We live, as it is said, in a post-Christian society. The old rules of morality in the Ten Commandments or from the Medieval world no longer seem to bind us. We are free to follow our feelings, to make our own rules, including what type of person we want to be. It was presumed that in the Christian world, the power and status of women is lower than a man, and various life options for women related to career, family, education, sexual expression, reproduction, athletics, politics, etc. are narrower. But in post Christian societies, it is presumed that the status of women is higher, the power of women is enhanced, and various life options are much wider and varied.
What is interesting in the case of the nomination of Justice Amy Coney Barrett recently is that she was judged by what is, in effect, the old standards of virtues, not by any new standard of a woman who is living in a post Christian society.

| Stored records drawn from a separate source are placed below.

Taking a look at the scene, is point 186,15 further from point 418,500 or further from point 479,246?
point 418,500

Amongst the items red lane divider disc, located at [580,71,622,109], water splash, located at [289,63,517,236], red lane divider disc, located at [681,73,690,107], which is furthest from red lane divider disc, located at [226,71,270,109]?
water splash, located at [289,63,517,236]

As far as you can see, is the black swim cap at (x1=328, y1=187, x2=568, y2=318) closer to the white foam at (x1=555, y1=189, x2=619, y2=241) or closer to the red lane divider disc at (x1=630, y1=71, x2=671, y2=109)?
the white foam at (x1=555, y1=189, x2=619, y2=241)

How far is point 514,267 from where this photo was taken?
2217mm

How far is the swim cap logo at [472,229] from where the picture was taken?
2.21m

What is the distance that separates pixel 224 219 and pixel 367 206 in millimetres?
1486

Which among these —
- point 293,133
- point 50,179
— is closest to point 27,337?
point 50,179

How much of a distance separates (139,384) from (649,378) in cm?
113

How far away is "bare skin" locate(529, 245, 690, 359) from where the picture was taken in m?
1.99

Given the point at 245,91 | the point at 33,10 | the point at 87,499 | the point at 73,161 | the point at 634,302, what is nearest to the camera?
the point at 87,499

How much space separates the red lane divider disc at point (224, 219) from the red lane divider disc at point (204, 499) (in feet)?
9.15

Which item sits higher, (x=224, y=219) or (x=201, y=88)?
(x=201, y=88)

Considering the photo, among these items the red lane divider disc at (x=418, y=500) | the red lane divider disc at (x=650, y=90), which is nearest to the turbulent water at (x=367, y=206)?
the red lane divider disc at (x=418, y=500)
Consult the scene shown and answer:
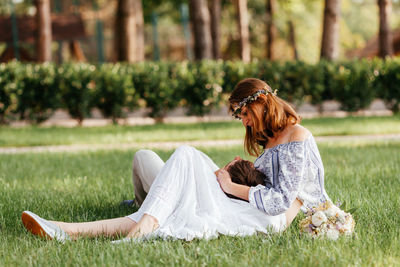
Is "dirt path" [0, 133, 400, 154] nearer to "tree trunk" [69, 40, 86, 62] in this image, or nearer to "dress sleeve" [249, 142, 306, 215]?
"dress sleeve" [249, 142, 306, 215]

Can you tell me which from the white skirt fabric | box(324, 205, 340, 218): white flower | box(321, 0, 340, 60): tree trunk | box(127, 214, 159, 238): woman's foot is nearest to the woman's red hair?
the white skirt fabric

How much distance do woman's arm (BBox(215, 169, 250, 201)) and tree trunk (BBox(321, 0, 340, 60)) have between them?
15.3 m

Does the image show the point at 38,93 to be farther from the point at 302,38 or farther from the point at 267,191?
the point at 302,38

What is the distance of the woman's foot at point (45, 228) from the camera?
3.92m

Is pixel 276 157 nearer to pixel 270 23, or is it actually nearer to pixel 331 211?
pixel 331 211

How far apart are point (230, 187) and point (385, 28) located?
19.8m

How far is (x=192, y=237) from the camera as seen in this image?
385 cm

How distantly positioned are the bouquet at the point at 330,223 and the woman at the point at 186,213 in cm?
34

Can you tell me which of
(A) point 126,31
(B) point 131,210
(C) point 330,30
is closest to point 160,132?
(B) point 131,210

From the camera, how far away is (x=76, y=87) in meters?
14.6

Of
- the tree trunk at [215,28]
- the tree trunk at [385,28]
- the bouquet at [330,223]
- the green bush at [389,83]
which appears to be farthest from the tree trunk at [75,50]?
the bouquet at [330,223]

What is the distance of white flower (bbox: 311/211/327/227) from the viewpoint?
373cm

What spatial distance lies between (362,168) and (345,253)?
3903mm

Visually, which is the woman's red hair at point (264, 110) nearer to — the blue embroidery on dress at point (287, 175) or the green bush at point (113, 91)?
the blue embroidery on dress at point (287, 175)
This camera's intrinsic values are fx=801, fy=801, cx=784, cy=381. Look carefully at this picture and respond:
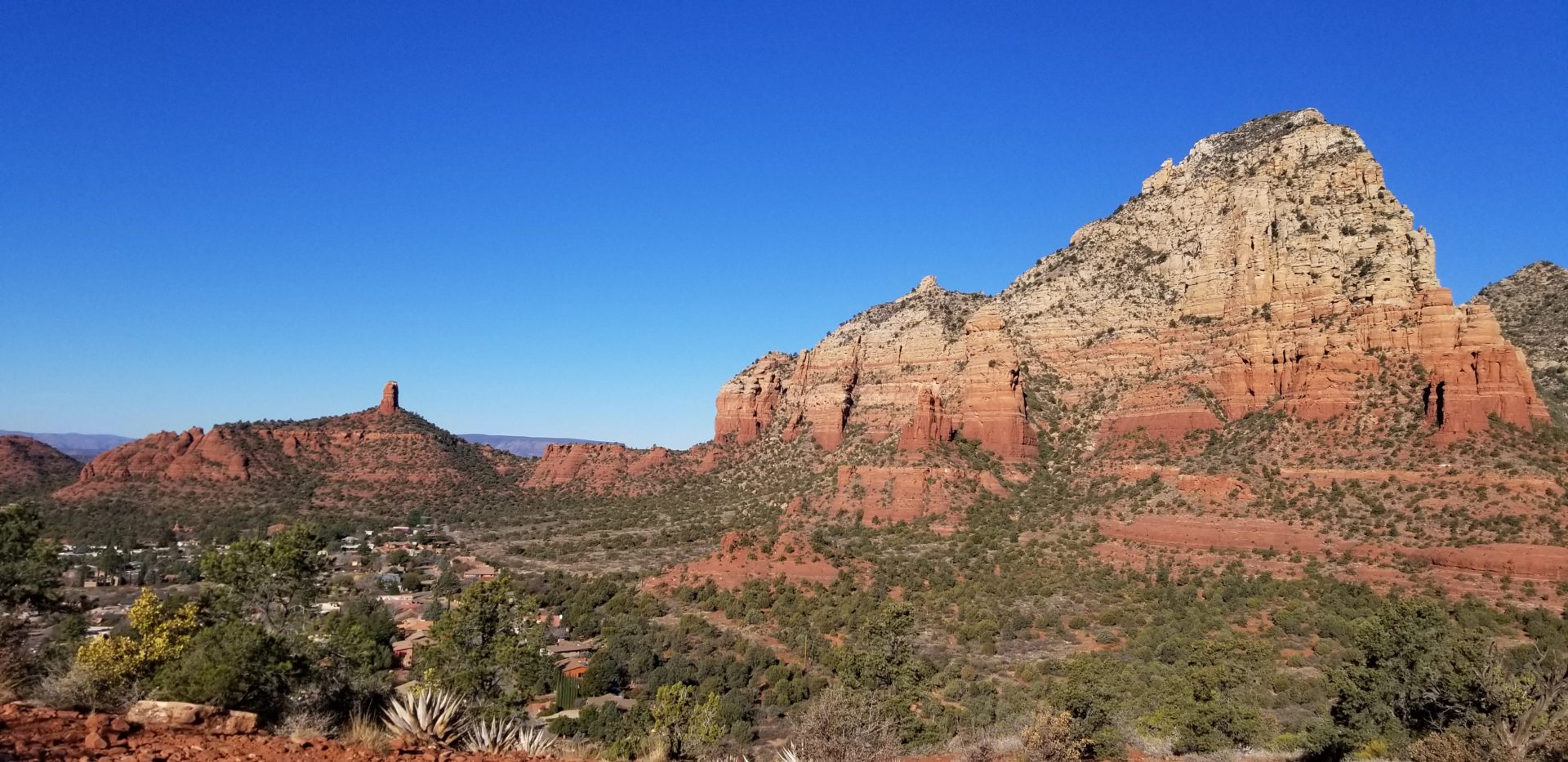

Here is a woman of evident good character and great intellect (everyone who knows her admits this). Suddenly, after her nomination, she was accused of having a role as a “handmaid” in a small Christian group. While “handmaids” perform specific tasks like providing pastoral care, organizing aid for fellow members, and offering advice on community issues, they have little power and must be obedient and submissive to men as the “head” of family and of faith. The controversy over Justice Barrett had little to do with her legal qualifications. No one seriously challenged her qualification. What I would conclude from the controversy is that people often have limited imaginations. They could not imagine that an intelligent, meticulous, graceful woman with a strong sense of duty could be a mother of seven children and a wife.
It might also be hard for some of us to imagine a character of a poor woman as a symbol of God who is losing, seeking for the lost, finding and celebrating. God is shown to be present in human history through divine revelation and with its culmination in Jesus who become a human being. In his very nature, Jesus is shown to be one that finds the lost and celebrates when they repent. We might not like the image of a poor woman who lost the coins as the symbol of God who is searching out the lost one. Nevertheless, at least the parable of the lost coin provides a pattern of relationship that reflects faith, forgiveness, and community.